"Zakłócono prawa natury" - powiedziała „Gazecie Wyborczej” Ewa Zgrabczyńska.
"To bardzo radykalne słowa" - mówi Nadleśniczy Nadleśnictwa Ustrzyki Dolne, Maciej Szpiech.
Te wilki zapędziły niedźwiadka w kierunku wsi, w zasadzie 50-80 metrów od domostw, ja nie mogłem dopuścić do tego, żeby ten niedźwiedź dogorywał, albo, jak to było ładnie nazwane, „prawa natury nim zarządzały”, w obecności ludzi i dzieci. Poza tym jest jeszcze jeden ważny element.
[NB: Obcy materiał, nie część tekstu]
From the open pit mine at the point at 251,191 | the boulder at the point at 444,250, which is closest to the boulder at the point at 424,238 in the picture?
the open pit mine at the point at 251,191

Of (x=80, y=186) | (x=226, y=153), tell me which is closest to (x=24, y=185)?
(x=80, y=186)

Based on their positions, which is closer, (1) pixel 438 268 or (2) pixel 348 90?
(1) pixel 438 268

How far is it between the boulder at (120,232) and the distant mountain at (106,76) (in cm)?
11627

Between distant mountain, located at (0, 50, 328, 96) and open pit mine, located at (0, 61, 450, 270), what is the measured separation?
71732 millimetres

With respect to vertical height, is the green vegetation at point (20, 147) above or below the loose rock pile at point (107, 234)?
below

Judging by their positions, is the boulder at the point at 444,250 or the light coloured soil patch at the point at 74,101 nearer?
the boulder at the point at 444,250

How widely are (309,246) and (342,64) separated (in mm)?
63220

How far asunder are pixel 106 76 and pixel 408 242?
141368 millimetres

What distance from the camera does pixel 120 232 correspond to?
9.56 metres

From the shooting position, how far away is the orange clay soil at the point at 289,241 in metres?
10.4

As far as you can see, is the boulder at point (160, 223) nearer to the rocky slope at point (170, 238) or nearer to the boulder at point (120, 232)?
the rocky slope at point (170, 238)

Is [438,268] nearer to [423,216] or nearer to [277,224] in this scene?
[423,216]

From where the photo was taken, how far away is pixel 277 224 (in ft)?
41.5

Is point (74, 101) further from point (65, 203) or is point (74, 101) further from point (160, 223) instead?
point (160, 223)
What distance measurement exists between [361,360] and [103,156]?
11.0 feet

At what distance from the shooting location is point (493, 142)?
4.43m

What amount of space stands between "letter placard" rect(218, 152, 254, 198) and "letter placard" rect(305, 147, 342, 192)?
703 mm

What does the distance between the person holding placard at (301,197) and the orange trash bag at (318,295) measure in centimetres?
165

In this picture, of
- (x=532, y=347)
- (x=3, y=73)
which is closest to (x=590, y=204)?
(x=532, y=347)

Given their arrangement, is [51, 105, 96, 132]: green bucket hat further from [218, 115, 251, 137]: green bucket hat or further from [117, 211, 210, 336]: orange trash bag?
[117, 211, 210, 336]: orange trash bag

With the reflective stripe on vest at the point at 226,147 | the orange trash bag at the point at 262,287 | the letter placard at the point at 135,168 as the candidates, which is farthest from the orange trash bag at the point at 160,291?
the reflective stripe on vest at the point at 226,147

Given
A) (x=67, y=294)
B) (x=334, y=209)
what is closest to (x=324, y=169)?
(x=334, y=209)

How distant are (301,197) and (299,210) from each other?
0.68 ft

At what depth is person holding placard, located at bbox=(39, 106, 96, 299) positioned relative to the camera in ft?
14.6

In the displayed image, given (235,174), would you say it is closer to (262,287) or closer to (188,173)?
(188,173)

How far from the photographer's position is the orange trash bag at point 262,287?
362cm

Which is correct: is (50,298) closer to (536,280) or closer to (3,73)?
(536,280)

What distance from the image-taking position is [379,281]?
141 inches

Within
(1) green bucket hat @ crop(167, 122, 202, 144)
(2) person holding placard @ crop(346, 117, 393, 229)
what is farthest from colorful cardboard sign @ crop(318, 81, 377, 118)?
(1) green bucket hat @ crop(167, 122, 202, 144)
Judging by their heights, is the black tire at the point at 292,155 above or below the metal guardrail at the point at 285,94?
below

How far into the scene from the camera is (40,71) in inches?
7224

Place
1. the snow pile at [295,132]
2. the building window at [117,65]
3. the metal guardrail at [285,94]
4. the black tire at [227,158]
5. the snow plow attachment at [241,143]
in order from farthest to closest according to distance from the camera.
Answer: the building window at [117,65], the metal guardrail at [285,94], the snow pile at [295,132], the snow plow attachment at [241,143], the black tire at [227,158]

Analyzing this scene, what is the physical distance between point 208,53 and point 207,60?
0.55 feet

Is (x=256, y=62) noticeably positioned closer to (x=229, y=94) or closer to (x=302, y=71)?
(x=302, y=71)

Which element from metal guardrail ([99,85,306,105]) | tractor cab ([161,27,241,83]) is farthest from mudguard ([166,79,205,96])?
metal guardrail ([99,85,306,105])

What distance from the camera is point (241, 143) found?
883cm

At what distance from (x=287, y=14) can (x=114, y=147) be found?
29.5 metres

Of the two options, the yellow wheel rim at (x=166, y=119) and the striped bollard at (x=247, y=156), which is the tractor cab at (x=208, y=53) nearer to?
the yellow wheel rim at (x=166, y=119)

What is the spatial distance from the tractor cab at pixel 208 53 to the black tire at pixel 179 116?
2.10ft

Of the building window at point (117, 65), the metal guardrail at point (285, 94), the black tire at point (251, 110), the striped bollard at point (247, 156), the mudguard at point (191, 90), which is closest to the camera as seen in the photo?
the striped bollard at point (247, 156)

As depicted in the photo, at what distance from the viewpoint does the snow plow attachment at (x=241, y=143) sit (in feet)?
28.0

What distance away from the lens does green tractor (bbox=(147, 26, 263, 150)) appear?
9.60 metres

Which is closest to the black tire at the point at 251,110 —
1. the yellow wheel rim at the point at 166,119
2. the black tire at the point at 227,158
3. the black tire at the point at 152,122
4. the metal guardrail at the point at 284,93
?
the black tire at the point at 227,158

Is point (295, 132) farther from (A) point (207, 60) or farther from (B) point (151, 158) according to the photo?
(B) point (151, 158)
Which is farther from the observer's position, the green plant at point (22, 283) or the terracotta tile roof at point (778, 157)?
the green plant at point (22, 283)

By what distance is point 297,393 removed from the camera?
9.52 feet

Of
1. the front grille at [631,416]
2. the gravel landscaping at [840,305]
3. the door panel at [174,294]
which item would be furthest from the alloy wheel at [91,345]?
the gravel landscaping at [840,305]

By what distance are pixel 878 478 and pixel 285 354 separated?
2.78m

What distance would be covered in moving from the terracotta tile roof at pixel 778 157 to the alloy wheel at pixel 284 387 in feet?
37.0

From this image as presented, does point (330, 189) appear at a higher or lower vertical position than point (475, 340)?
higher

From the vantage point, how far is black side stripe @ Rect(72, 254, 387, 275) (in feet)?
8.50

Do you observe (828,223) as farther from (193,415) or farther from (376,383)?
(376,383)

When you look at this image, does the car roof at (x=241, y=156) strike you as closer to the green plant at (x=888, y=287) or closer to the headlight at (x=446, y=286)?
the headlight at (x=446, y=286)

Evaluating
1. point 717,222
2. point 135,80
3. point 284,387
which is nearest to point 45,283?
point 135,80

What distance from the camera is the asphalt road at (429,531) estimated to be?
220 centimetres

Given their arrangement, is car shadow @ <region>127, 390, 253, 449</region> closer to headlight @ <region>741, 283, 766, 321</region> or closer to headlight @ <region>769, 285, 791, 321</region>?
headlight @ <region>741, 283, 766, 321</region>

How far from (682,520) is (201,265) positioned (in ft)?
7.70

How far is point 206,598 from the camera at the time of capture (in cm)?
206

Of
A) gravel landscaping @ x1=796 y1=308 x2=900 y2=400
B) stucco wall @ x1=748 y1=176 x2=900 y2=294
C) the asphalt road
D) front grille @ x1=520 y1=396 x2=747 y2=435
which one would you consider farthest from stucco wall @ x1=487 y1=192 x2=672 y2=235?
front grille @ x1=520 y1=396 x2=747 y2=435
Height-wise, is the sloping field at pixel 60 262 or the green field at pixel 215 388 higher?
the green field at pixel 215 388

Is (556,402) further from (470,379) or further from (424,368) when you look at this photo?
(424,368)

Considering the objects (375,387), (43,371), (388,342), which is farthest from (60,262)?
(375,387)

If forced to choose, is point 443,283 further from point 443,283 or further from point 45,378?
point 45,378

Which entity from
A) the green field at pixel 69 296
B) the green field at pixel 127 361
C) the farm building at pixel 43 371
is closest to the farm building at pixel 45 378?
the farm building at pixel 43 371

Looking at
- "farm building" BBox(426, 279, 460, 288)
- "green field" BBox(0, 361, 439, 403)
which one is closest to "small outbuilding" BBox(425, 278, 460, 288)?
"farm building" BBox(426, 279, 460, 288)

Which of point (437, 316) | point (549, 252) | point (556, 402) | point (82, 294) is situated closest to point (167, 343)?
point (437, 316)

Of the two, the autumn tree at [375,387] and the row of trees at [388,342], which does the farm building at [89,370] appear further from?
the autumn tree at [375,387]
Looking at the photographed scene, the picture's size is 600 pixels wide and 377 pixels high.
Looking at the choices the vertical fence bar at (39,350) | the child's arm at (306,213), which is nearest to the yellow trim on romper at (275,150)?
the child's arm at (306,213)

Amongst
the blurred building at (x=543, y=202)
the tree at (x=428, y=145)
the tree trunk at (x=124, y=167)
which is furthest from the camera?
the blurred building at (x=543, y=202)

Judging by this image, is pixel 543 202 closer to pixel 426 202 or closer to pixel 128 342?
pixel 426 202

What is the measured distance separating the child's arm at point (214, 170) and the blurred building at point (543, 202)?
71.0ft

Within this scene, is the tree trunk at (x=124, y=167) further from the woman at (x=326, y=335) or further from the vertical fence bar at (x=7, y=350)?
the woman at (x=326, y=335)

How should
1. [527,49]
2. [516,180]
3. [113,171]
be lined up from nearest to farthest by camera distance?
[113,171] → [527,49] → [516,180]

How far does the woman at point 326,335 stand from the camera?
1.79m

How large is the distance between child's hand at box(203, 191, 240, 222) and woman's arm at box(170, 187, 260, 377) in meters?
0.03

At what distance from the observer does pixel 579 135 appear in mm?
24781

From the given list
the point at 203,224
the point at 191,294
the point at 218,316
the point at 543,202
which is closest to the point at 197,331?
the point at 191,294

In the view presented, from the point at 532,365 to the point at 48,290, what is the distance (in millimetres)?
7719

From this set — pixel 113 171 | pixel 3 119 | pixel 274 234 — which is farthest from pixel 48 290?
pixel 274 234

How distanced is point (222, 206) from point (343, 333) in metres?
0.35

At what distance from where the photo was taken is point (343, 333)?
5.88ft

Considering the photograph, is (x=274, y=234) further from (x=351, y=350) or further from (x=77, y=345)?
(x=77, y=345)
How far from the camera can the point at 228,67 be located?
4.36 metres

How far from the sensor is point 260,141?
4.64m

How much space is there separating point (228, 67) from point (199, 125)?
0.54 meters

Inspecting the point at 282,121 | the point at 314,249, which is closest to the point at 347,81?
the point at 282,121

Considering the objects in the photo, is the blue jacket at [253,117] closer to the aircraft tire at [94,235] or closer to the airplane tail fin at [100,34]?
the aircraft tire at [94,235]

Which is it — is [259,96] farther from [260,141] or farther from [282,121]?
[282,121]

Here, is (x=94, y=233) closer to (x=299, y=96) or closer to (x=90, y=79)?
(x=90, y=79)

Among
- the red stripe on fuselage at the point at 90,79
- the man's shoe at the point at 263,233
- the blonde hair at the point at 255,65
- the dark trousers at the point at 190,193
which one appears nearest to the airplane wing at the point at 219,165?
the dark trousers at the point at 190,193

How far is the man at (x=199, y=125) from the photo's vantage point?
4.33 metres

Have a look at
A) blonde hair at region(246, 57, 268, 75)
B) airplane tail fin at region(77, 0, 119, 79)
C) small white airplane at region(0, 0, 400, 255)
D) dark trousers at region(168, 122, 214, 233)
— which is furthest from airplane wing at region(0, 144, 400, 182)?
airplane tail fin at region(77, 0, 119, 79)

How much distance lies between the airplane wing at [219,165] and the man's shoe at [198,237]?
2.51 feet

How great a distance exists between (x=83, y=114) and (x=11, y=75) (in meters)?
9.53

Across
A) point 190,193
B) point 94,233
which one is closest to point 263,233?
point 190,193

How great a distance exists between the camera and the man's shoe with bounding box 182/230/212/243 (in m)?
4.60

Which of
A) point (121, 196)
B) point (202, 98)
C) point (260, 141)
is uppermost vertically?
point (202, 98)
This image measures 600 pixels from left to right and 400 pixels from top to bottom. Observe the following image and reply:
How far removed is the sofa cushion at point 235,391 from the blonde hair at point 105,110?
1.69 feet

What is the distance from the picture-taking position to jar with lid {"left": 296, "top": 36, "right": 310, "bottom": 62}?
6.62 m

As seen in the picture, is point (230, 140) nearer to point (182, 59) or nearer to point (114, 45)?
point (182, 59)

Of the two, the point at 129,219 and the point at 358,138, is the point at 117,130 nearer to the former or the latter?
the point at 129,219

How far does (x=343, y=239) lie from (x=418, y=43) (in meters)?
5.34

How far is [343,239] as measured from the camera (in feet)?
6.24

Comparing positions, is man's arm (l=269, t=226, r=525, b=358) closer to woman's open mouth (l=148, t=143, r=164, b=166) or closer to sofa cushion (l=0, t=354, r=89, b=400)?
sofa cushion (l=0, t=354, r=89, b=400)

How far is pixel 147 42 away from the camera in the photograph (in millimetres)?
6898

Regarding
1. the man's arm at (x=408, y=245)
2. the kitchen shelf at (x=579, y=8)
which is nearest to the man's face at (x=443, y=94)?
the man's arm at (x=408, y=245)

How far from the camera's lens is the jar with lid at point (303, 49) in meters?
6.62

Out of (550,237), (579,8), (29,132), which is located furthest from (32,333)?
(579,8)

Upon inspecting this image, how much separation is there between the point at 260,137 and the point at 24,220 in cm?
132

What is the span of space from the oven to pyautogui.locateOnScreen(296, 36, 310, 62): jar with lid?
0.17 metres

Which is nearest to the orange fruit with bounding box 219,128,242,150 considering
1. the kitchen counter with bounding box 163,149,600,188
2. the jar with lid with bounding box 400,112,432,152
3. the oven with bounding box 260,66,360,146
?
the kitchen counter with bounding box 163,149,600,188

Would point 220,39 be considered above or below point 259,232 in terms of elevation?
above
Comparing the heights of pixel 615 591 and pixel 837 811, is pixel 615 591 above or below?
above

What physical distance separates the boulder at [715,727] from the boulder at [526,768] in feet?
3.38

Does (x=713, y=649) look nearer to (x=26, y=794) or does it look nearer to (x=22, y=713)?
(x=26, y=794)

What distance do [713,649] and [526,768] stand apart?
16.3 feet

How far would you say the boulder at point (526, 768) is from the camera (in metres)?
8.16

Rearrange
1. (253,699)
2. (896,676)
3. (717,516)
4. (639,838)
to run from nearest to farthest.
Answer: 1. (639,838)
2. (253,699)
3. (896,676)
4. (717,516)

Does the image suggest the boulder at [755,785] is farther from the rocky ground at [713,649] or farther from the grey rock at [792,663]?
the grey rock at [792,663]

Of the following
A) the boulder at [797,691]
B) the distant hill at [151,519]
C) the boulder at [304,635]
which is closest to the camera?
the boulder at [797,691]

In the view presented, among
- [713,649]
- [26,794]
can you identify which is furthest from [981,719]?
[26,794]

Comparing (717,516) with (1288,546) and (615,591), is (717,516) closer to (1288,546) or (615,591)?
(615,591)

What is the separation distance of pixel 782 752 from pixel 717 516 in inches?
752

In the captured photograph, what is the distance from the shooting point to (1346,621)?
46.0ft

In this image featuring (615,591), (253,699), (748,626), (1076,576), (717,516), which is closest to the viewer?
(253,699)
Mianowicie, ten zwierzak wykazywał objawy chorobowe, my nie wiedzieliśmy, jaka to jest choroba
- mówi Maciej Szpiech.
Dopiero po odłowieniu misia i przebadaniu wykryto u niego bakterie od kleszcza.
Dyrektor zoo w wypowiedzi dla gazety stwierdziła, że narracja o uratowaniu niedźwiadka demonizuje wilki.
Przecież to są drapieżniki, muszą jeść i wykarmić młode
– mówiła Ewa Zgrabczyńska.
Jesteśmy dalecy od tworzenia wrogiej narracji wobec wilków. Wilk jest sprzymierzeńcem leśników
– odpowiada Maciej Szpiech. Nadleśniczy przekonuje jednak, że w obecnej sytuacji nie można było inaczej postąpić.
Ewa Zgrabczyńska nie odebrała dziś od nas telefonu.